On prépare avec ce fruit une infusion aqueuse ou vineuse, après en avoir concassé une demi-once, que l’on met dans une livre de liquide. L’extrait est une préparation fort énergique, dont la dose est d’un scrupule à un demi-gros.
Ils contiennent de l’huile essentielle, du mucilage et du sucre. Aussi, dans certains pays du nord de l’Europe, on distille les baies de genièvre avec de l’eau-de-vie, qui prend une saveur et une odeur aromatique et très forte.
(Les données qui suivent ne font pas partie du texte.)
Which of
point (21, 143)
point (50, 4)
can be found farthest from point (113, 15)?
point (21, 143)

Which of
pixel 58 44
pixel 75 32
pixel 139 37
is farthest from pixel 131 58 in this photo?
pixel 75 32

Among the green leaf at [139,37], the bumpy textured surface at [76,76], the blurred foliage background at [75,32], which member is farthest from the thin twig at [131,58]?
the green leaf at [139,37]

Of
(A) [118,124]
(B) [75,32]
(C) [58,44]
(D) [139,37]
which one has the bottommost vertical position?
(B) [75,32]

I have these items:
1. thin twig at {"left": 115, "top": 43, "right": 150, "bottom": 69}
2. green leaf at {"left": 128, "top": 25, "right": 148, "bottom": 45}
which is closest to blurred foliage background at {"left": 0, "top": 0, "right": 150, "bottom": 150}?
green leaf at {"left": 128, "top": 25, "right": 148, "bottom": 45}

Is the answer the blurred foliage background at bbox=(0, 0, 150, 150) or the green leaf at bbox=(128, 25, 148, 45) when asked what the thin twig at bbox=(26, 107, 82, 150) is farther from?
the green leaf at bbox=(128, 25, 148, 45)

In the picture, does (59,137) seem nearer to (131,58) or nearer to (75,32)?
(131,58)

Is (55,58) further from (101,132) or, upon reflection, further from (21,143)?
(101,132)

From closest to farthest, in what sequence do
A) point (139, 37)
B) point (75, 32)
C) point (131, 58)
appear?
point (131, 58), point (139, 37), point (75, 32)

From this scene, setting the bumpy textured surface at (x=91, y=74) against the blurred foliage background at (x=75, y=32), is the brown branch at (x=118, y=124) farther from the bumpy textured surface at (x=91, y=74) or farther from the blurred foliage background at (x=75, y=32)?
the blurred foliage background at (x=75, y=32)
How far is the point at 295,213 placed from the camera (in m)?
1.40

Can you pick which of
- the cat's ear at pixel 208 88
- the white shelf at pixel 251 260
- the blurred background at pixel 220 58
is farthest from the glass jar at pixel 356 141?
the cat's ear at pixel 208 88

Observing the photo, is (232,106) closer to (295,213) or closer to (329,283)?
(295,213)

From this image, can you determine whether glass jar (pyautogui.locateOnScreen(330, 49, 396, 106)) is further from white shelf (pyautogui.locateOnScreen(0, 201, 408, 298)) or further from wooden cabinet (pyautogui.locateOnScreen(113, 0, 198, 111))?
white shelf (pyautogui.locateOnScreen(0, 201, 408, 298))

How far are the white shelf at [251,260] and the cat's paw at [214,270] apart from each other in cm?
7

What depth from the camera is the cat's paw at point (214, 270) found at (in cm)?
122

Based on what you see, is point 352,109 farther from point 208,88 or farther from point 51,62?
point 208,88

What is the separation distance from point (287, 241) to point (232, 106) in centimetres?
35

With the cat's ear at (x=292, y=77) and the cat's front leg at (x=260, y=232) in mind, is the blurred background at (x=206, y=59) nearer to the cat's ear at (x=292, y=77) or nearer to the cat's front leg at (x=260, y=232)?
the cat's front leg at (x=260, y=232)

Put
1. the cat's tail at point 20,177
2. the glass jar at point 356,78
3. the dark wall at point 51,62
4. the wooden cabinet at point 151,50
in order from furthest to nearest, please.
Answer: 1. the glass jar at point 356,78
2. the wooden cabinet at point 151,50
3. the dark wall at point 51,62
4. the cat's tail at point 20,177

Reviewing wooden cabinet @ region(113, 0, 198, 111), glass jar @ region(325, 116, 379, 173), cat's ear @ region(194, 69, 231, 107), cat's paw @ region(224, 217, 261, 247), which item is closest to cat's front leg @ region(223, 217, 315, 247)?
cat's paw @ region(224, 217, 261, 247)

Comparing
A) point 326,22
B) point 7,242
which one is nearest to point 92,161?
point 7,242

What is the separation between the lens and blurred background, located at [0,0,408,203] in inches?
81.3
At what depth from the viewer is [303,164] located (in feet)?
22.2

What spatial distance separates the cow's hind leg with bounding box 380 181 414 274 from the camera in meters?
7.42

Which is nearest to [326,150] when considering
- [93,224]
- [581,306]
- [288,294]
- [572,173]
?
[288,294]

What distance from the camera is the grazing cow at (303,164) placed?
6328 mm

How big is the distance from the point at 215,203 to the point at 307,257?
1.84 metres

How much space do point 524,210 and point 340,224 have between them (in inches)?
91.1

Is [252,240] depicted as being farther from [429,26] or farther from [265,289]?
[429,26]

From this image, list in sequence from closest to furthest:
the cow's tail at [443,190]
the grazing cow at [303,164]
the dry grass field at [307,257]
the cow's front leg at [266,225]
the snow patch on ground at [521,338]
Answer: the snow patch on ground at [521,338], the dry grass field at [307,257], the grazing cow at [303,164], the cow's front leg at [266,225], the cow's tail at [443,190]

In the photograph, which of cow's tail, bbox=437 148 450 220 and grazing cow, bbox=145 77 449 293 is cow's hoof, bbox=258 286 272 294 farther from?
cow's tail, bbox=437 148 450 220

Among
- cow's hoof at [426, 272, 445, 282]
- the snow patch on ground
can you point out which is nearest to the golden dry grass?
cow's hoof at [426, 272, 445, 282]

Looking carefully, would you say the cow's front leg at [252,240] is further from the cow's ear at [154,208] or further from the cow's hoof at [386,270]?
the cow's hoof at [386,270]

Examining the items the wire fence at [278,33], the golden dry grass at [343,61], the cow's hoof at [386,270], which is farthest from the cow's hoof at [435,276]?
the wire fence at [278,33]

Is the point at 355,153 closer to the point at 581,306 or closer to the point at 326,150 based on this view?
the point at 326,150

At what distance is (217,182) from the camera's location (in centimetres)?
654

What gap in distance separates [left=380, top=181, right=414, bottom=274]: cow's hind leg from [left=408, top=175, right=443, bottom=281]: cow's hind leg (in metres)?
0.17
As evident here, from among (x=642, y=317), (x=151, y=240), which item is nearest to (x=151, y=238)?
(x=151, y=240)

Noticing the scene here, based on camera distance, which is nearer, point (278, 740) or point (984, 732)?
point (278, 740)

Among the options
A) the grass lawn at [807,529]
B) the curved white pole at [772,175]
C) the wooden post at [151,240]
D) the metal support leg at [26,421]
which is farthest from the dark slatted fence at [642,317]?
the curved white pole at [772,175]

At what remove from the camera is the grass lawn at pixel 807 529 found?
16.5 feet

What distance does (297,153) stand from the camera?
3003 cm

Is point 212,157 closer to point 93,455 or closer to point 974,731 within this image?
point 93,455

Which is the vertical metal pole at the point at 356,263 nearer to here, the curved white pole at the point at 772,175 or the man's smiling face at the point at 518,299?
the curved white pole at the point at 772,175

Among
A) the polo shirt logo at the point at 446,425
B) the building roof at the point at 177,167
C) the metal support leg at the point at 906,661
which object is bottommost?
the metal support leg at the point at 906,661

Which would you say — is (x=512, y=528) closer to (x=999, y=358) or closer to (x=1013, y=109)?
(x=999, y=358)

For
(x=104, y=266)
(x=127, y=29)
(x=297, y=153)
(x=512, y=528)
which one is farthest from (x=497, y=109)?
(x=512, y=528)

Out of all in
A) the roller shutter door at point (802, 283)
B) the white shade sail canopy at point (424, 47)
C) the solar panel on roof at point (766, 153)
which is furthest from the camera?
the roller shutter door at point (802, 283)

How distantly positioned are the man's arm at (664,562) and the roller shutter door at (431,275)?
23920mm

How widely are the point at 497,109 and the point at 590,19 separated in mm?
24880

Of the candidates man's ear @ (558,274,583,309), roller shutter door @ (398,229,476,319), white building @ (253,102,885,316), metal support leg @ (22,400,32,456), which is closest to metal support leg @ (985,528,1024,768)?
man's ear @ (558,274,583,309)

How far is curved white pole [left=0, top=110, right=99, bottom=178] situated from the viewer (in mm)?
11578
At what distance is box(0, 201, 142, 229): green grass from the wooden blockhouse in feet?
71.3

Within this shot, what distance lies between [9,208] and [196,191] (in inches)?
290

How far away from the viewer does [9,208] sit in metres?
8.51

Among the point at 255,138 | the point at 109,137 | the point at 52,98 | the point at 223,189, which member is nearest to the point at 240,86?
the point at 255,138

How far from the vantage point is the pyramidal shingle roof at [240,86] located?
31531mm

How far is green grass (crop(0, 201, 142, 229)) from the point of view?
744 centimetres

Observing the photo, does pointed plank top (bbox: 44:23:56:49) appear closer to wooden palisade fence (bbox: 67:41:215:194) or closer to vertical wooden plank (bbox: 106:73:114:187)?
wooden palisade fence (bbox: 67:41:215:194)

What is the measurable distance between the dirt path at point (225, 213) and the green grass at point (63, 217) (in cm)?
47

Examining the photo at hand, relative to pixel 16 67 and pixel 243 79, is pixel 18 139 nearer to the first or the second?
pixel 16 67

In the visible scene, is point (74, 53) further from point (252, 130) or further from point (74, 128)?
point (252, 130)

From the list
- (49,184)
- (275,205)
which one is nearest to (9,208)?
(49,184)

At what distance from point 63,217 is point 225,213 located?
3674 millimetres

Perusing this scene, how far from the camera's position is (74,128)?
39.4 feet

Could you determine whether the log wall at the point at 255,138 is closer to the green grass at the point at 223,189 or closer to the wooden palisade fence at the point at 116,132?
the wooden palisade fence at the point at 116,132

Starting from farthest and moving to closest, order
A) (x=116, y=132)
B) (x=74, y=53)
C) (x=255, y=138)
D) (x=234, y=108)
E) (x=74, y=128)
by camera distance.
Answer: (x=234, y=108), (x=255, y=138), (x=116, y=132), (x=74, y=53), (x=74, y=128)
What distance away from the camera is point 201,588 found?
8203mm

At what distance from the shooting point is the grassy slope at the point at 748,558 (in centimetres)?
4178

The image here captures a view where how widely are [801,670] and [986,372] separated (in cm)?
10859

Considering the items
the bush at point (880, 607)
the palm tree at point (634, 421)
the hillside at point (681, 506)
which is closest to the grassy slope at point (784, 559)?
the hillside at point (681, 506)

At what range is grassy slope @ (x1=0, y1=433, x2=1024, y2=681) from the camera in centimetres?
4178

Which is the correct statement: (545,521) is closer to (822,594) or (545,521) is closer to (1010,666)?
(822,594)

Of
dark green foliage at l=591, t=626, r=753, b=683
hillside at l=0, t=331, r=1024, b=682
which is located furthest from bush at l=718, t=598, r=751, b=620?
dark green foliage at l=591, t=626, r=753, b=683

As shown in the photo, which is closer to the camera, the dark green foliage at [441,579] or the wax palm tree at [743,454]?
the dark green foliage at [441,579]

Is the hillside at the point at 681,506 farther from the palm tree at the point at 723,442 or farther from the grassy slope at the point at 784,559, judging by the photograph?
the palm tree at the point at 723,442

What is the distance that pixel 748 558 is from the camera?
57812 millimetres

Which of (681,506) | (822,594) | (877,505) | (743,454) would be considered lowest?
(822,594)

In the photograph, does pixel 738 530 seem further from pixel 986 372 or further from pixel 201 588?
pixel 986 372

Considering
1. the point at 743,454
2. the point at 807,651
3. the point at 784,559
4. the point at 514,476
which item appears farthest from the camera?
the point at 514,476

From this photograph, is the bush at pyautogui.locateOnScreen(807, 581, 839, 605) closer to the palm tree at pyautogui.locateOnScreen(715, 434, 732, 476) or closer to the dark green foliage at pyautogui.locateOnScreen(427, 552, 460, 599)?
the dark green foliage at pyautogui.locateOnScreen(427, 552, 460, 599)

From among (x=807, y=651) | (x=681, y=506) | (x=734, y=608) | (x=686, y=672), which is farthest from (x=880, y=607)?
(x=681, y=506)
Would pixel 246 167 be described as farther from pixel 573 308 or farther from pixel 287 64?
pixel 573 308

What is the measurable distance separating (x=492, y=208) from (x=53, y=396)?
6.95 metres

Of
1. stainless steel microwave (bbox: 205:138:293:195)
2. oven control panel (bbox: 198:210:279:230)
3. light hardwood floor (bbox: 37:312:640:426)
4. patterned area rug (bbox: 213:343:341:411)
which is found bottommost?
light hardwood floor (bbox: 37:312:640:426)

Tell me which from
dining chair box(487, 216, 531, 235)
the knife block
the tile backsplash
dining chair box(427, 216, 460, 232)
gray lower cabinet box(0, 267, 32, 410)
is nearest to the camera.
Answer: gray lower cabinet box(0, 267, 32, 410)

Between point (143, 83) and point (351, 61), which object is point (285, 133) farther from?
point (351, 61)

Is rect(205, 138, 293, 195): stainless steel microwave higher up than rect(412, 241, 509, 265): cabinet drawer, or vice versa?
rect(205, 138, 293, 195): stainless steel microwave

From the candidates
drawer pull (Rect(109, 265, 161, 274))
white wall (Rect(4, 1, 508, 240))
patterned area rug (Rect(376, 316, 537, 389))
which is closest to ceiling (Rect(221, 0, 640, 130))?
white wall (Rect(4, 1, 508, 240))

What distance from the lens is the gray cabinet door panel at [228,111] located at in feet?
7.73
Cette liqueur porte le nom d’eau-de-vie de genièvre."



Extrait de La nouvelle maison rustique, (an XII):

"La sève du genévrier, est une gomme: "elle vient au printemps, c'est la sandaraque, autrement dit vernis dont on se sert pour colorer les ouvrages de menuiserie, le vernis d'écrivain se fait de cette sandaraque mise en poudre subtile, et cela en fait boire l'encre et l'empêche de s'étendre. Le vernis liquide se fait aussi de cette gomme en y ajoutant de l'huile de lin: on en met sur les cartes de géographie et les tableaux pour les conserver et leur donner de l'éclat."